**Sayfa alıntısı:**
════════════════
Hikayemiz
Merhaba, biz “Commun”!
(Ya da siz “Komün” diyebilirsiniz.)
Hikayelerimizdir bizi hayatın ipine dizen, iki ucu hep birleştiren…
Herkesin, her olayın ardında bir hikâye yatar. Bizim Commun’ün hikayesi de aslında kahve evlerine ve kahveye yüzyıllardır yüklenen anlamın ardından birleşti fikir iplerimize.



Bilirsiniz ki, kahvehane ve günümüzde kafe kültürü özünde insanları bir mekâna ve hatta bazen de nadir de olsa bir karara toplayabilen yerlerdendir. Aynı zamanda birçok farklı aktiviteyi yapabildiğimiz ortak mekanlardır. Örneğin sosyalleşmeye, bireyselleşmeye, çalışmaya ve yemeye aynı anda gelen birden çok insanın ortak noktası olabilir kafeler…
Biz de yüzlercemizin hikayesini aynı anda soluyabilen kafelerin bu birleştirici ruhunu, kafe denince akla gelen bir dünya şehri Paris’in günün her saati sokağa ve hayata şahit olan kafelerini uç uca bağlayarak belki birçoğunuzun bildiği Paris Komünü’nün anısına dokundurmak istedik :) Ve bir commun olalım dedik!


1789’da Fransız İhtilali’nden sonra III. Napolyon Eugéne Haussmann’ı yenileme planlarını gerçekleştirmesi ve şehri daha sağlıklı ve ferah hale getirmesi adına Paris valiliğine atar. Yaklaşık on yedi yıl boyunca valilik yapan Haussmann bu süre zarfında olası ayaklanmaları da önlemek adına, şehrin her sokağının tek bir meydana çıktığı bir düzen oluşturur. Paris Komünü de bu noktada devreye girer aslında.
════════════════
**Verilen malzeme:**
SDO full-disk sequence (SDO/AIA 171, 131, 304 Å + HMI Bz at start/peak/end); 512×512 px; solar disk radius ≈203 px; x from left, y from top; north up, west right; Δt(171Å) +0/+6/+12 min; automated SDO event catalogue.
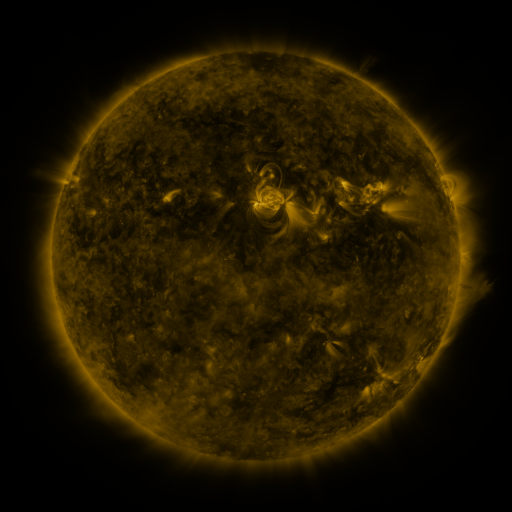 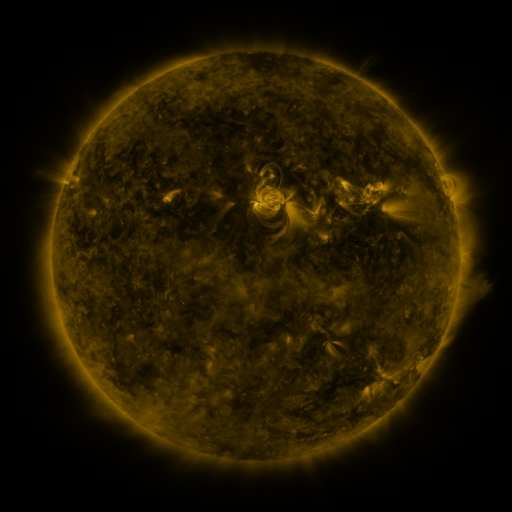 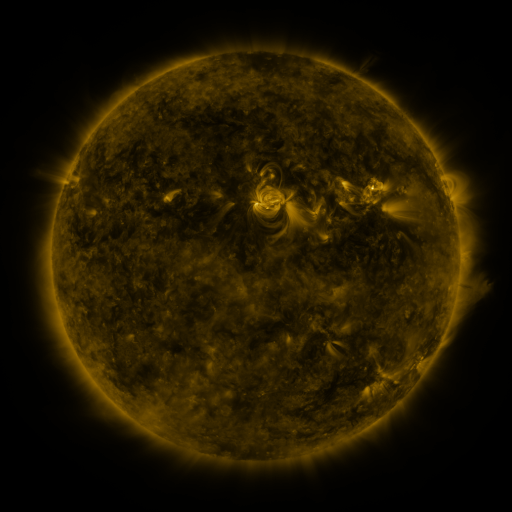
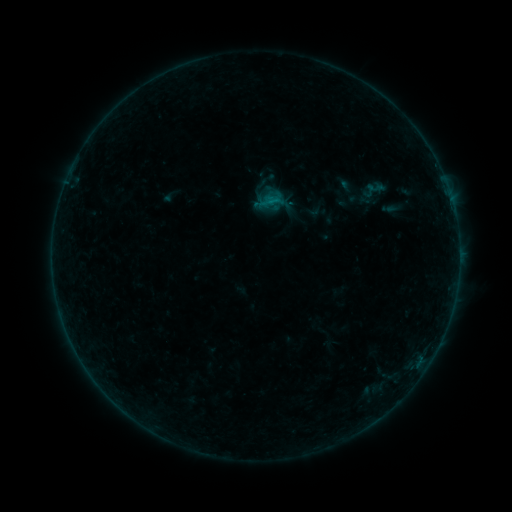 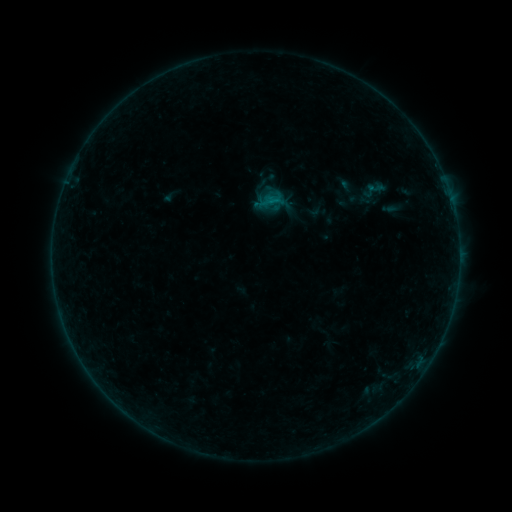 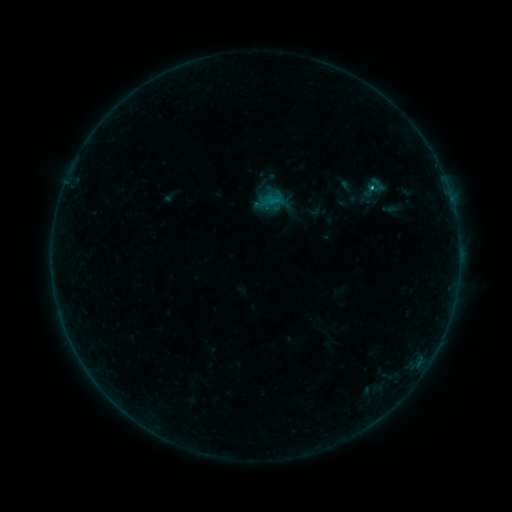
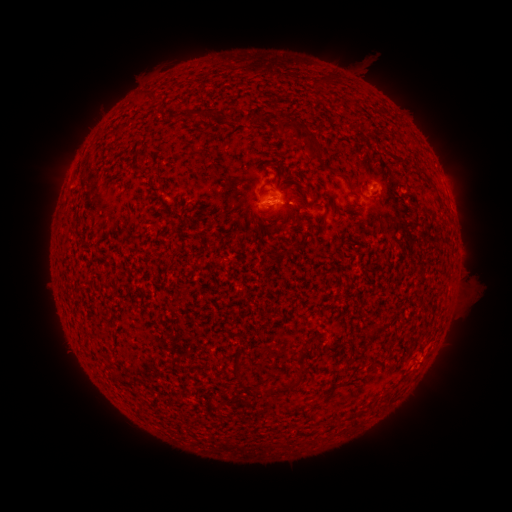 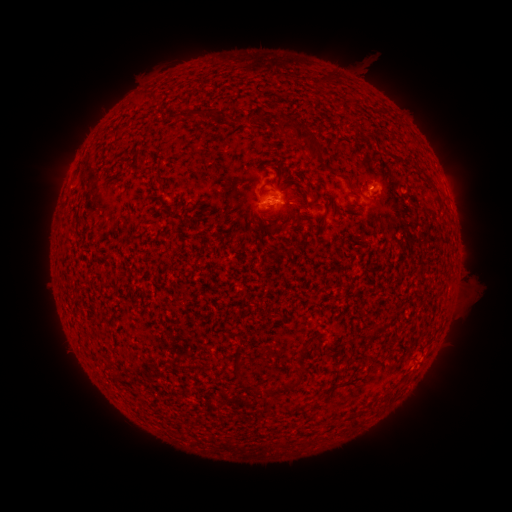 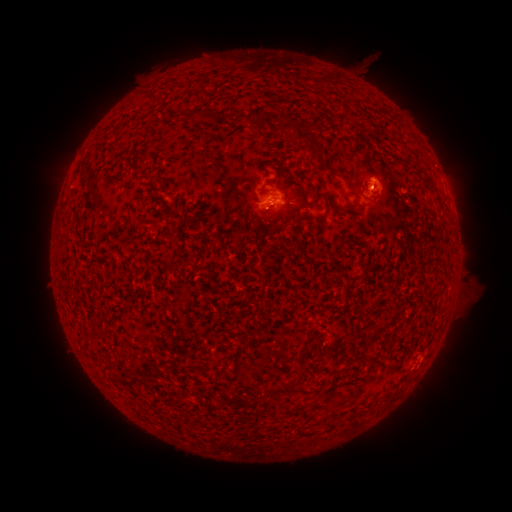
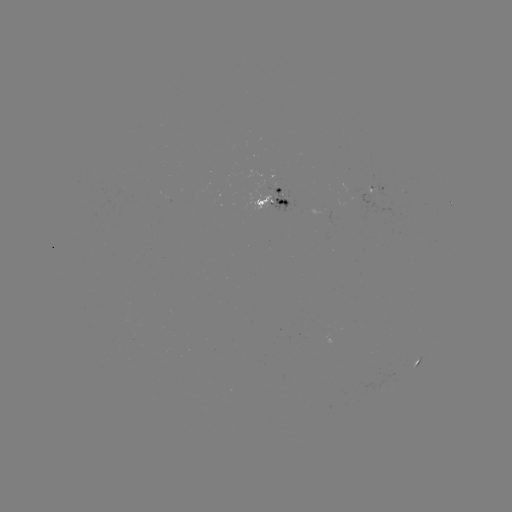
════════════════
**Görev A:** Sayfa alıntısında "Hikayelerimizdir bizi hayatın" sözlerinden başlayıp "commun olalım dedik!" sözlerine kadar, bu sözler de dahil, metni birebir yeniden yazın.
**Görev B:** Sayfa alıntısına göre Haussmann'ı Paris valiliğine kim atadı?
Satırlar sayfa alıntısıyla hiçbir şekilde ilgili değildir.

**Yazılı yanıt A:**
Hikayelerimizdir bizi hayatın ipine dizen, iki ucu hep birleştiren…
Herkesin, her olayın ardında bir hikâye yatar. Bizim Commun’ün hikayesi de aslında kahve evlerine ve kahveye yüzyıllardır yüklenen anlamın ardından birleşti fikir iplerimize.



Bilirsiniz ki, kahvehane ve günümüzde kafe kültürü özünde insanları bir mekâna ve hatta bazen de nadir de olsa bir karara toplayabilen yerlerdendir. Aynı zamanda birçok farklı aktiviteyi yapabildiğimiz ortak mekanlardır. Örneğin sosyalleşmeye, bireyselleşmeye, çalışmaya ve yemeye aynı anda gelen birden çok insanın ortak noktası olabilir kafeler…
Biz de yüzlercemizin hikayesini aynı anda soluyabilen kafelerin bu birleştirici ruhunu, kafe denince akla gelen bir dünya şehri Paris’in günün her saati sokağa ve hayata şahit olan kafelerini uç uca bağlayarak belki birçoğunuzun bildiği Paris Komünü’nün anısına dokundurmak istedik :) Ve bir commun olalım dedik!

**Yazılı yanıt B:** Haussmann'ı Paris valiliğine III. Napolyon atadı.